Data supplied:
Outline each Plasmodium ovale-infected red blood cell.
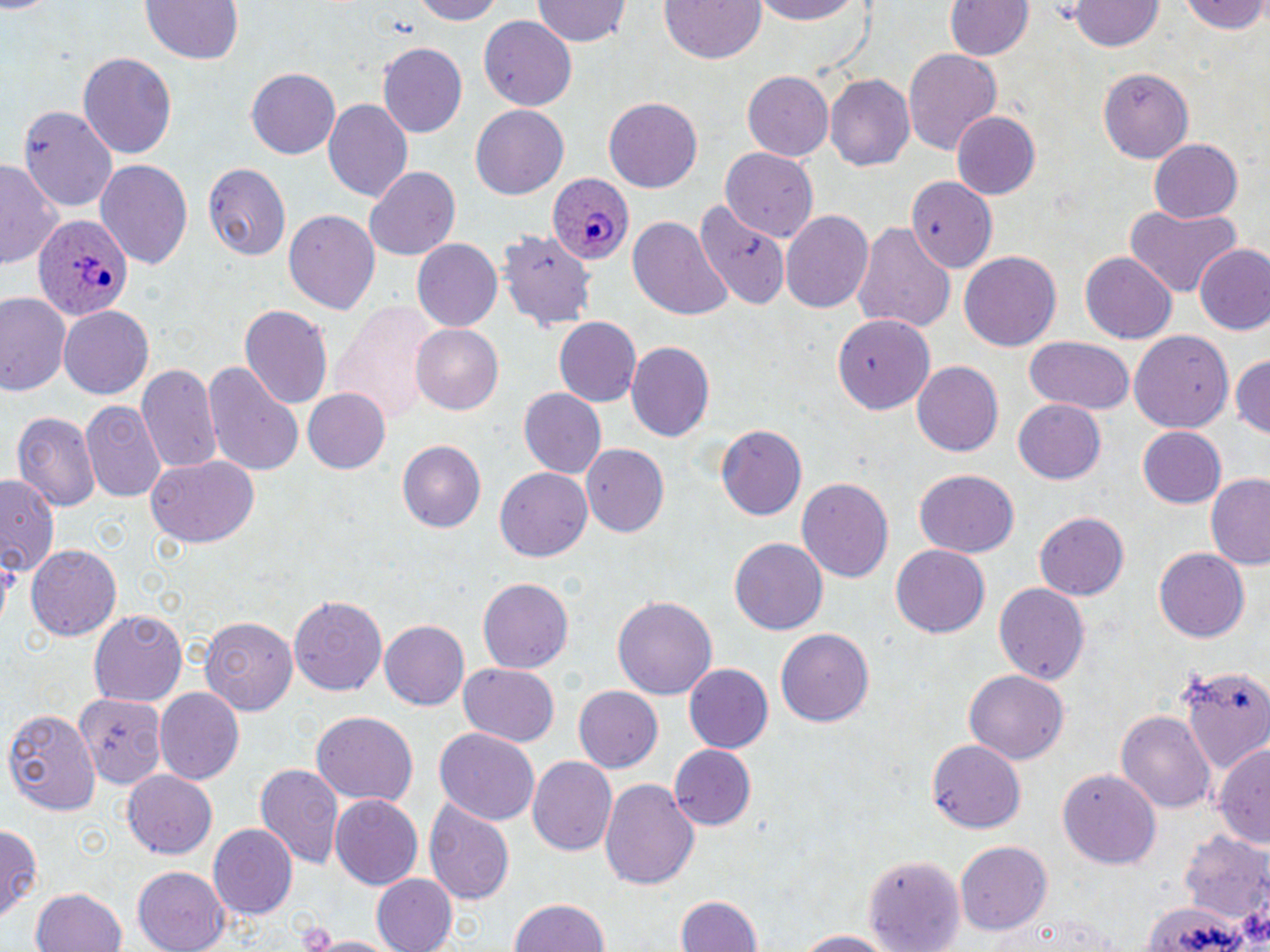
Approximate bounding boxes as (x1, y1, x2, y2) in pixels.
Plasmodium ovale-infected red blood cells: (548, 176, 636, 262), (34, 215, 133, 323).

{
  "slide_level_diagnosis": "Plasmodium ovale",
  "magnification": "1000x",
  "image_size": "1270×952 pixels",
  "modality": "optical microscopy",
  "preparation": "thin blood smear",
  "stain": "May-Grünwald-Giemsa",
  "uninfected_red_blood_cell_locations": "approximate bounding boxes as (x1, y1, x2, y2) in pixels: (135, 0, 249, 66), (408, 0, 504, 23), (658, 0, 769, 66), (751, 0, 864, 24), (0, 1, 53, 17), (532, 1, 630, 47), (946, 1, 1032, 61), (1072, 1, 1162, 52), (1183, 1, 1270, 36), (479, 16, 579, 110), (378, 42, 467, 136), (901, 46, 1002, 156), (76, 50, 176, 161), (1098, 66, 1194, 164), (245, 67, 339, 159), (741, 72, 833, 162), (826, 75, 914, 172), (604, 96, 704, 191), (325, 98, 413, 203), (470, 104, 568, 198), (18, 105, 118, 212), (951, 111, 1041, 198), (1149, 138, 1244, 223), (720, 147, 819, 242), (95, 159, 195, 270), (0, 162, 60, 271), (201, 162, 290, 262), (362, 165, 463, 261), (908, 177, 996, 273), (695, 201, 790, 312), (1123, 205, 1243, 295), (285, 208, 380, 315), (782, 209, 874, 314), (628, 216, 730, 318), (852, 218, 955, 335), (499, 227, 596, 332), (413, 240, 502, 332), (1194, 245, 1269, 335), (959, 252, 1063, 350), (1079, 254, 1175, 343), (0, 290, 70, 396), (330, 301, 440, 425), (240, 303, 334, 411), (60, 307, 153, 399), (833, 310, 933, 411), (551, 317, 642, 408), (409, 324, 504, 415), (1130, 329, 1234, 436), (1023, 336, 1136, 415), (627, 341, 716, 443), (1230, 350, 1270, 439), (202, 361, 306, 475), (912, 361, 1004, 458), (138, 364, 223, 475), (304, 389, 390, 473), (519, 389, 607, 480), (1013, 399, 1106, 484), (79, 403, 165, 502), (11, 413, 99, 510), (713, 422, 806, 520), (1137, 427, 1227, 509), (397, 442, 486, 534), (581, 444, 669, 536), (146, 454, 260, 549), (497, 468, 592, 563), (914, 468, 1019, 557), (1205, 475, 1270, 570), (797, 476, 894, 583), (2, 478, 59, 579), (1033, 511, 1130, 601), (729, 538, 826, 633), (26, 545, 121, 642), (892, 545, 990, 637), (1153, 547, 1250, 642), (479, 577, 575, 674), (993, 581, 1090, 684), (290, 593, 387, 697), (612, 593, 719, 700), (88, 610, 187, 706), (200, 616, 297, 715), (378, 619, 467, 712), (775, 628, 877, 727), (458, 663, 560, 748), (682, 663, 773, 755), (1178, 666, 1269, 773), (962, 668, 1071, 766), (574, 686, 663, 773), (154, 689, 244, 785), (76, 692, 164, 790), (2, 706, 100, 815), (1117, 709, 1216, 813), (310, 712, 419, 807), (434, 725, 538, 824), (928, 739, 1024, 834), (1216, 739, 1269, 853), (668, 745, 755, 832), (530, 756, 620, 855), (255, 765, 343, 872), (122, 768, 217, 861), (1057, 768, 1162, 869), (601, 777, 698, 892), (328, 795, 423, 889), (425, 799, 514, 907), (0, 824, 41, 924), (209, 825, 297, 918), (1182, 831, 1269, 922), (957, 840, 1054, 936), (864, 853, 966, 949), (132, 868, 230, 952), (372, 874, 459, 952), (31, 887, 127, 952), (670, 893, 763, 952), (509, 898, 611, 952), (1145, 899, 1255, 951), (993, 910, 1127, 952), (789, 930, 901, 950), (305, 933, 408, 952)",
  "platelet_locations": "approximate bounding boxes as (x1, y1, x2, y2) in pixels: (1242, 911, 1270, 948)",
  "field_of_view": "single"
}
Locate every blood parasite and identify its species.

Problem description:
In the entries above, find every line holding the word "ovale" and copy it out.

Task answer:
Outline each Plasmodium ovale-infected red blood cell.
Plasmodium ovale-infected red blood cells: (548, 176, 636, 262), (34, 215, 133, 323).
  "slide_level_diagnosis": "Plasmodium ovale",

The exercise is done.